Excerpted passage
———
Quorum of the Twelve Apostles
- April 5, 2008 – October 14, 2025
- Called by: Thomas S. Monson
- End reason: Called as Second Counselor in the First Presidency

LDS Church Apostle
- April 10, 2008
- Called by: Thomas S. Monson
- Reason: Death of Gordon B. Hinckley; reorganization of First Presidency

Presidency of the Seventy
- August 15, 1998 – April 5, 2008
- Called by: Gordon B. Hinckley
- End reason: Called to the Quorum of the Twelve Apostles

First Quorum of the Seventy
- April 3, 1993 – April 5, 2008
- Called by: Ezra Taft Benson
- End reason: Called to the Quorum of the Twelve Apostles

Personal details
- Born: David Todd Christofferson January 24, 1945 (age 81) American Fork, Utah, U.S.
- Education: Brigham Young University (BA) Duke University (JD)
- Spouse(s): Katherine Jacob ​(m. 1968)​
- Children: 5

= D. Todd Christofferson =

American religious leader (born 1945)

David Todd Christofferson (born January 24, 1945) is an American religious leader and former lawyer who serves as second counselor in the First Presidency of the Church of Jesus Christ of Latter-day Saints (LDS Church). He served as a member of the Quorum of the Twelve Apostles from 2008 to 2025. He has been a church general authority since 1993. Christofferson is currently the sixth most senior apostle in the church.

Christofferson grew up in Utah and New Jersey, and after high school served an LDS Church mission in Argentina. He then studied English literature at Brigham Young University (BYU) before attending law school at Duke University. After graduating from law school in 1972, Christofferson was a law clerk to Judge John Sirica of the U.S. District Court for the District of Columbia while Sirica presided over much of the legal proceedings stemming from the Watergate scandal. Christofferson then entered private practice and eventually became an in-house corporate lawyer.

==Early life and education==
Christofferson was born on January 24, 1945, in American Fork, Utah. He grew up in Pleasant Grove, Utah, Lindon, Utah, and Somerset, New Jersey. As a young man, he served a two-year LDS Church mission in Argentina. His mission president was Richard G. Scott, with whom Christofferson would later serve in the Quorum of the Twelve Apostles. After his mission, he graduated from BYU in 1969 with a Bachelor of Arts in English literature and international relations. He then attended the Duke University School of Law, where he was an editor of the Duke Law Journal. He graduated in 1972 with a Juris Doctor.
———
Exercise brief
Resume the biography of D. Todd Christofferson, beginning immediately after its final sentence. The data that follows comes from a separate source and is unrelated to the biography of D. Todd Christofferson.

The data
———
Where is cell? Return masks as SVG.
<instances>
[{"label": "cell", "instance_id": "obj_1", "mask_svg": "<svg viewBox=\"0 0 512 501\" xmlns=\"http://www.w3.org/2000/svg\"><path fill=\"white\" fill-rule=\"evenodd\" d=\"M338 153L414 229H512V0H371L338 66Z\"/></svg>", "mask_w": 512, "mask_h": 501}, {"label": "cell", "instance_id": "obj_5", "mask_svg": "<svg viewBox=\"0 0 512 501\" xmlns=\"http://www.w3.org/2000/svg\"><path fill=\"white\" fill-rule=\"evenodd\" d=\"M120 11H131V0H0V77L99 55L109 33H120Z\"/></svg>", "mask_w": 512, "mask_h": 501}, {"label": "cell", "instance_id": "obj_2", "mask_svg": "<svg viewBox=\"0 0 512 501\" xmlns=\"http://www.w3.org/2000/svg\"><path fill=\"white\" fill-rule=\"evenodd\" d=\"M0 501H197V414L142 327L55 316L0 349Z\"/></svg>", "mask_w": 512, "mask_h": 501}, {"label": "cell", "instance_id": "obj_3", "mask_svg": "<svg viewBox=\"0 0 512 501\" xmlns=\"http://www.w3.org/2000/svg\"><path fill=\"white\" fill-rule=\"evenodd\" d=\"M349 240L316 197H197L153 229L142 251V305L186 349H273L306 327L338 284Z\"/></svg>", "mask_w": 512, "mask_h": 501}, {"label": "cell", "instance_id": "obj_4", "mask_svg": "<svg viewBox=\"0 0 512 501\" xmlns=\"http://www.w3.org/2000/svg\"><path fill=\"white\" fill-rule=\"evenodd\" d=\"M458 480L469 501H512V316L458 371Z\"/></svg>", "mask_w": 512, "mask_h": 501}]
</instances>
———
Task output
==Legal and professional career==
After graduating from law school, Christofferson was a law clerk to Judge John Sirica of the U.S. District Court for the District of Columbia from 1972 to 1974. Soon after Christofferson began his clerkship, Sirica was assigned to preside over the Watergate legal proceedings. Sirica and Christofferson were the first outside the White House to hear the Nixon White House tapes. "Judge Sirica and I were shocked as we heard Nixon calmly ask how much money it would take to keep the Watergate burglars quiet," Christofferson said in a June 2017 address to faculty and students at Christ Church College in Oxford, England. "The judge and I couldn't believe, didn't want to believe what we were hearing … He passed me a note suggesting we rewind the tape and listen again. Up to this point we both still hoped that the president [of the United States] was not really involved, but this was indisputable."

At the conclusion of his clerkship, Christofferson spent a year as an active duty member of the U.S. military. He then spent several years in private practice at the Washington, D.C. law firm Dow Lohnes (now part of Cooley LLP) before becoming an in-house legal counsel for a healthcare corporation and for several banking companies. At the time of his call as an LDS general authority in 1993, Christofferson worked in Charlotte, North Carolina, as an associate general counsel for NationsBank (now Bank of America).

==Personal life==
Christofferson married Katherine Jacob in the Salt Lake Temple on May 28, 1968. They are the parents of five children.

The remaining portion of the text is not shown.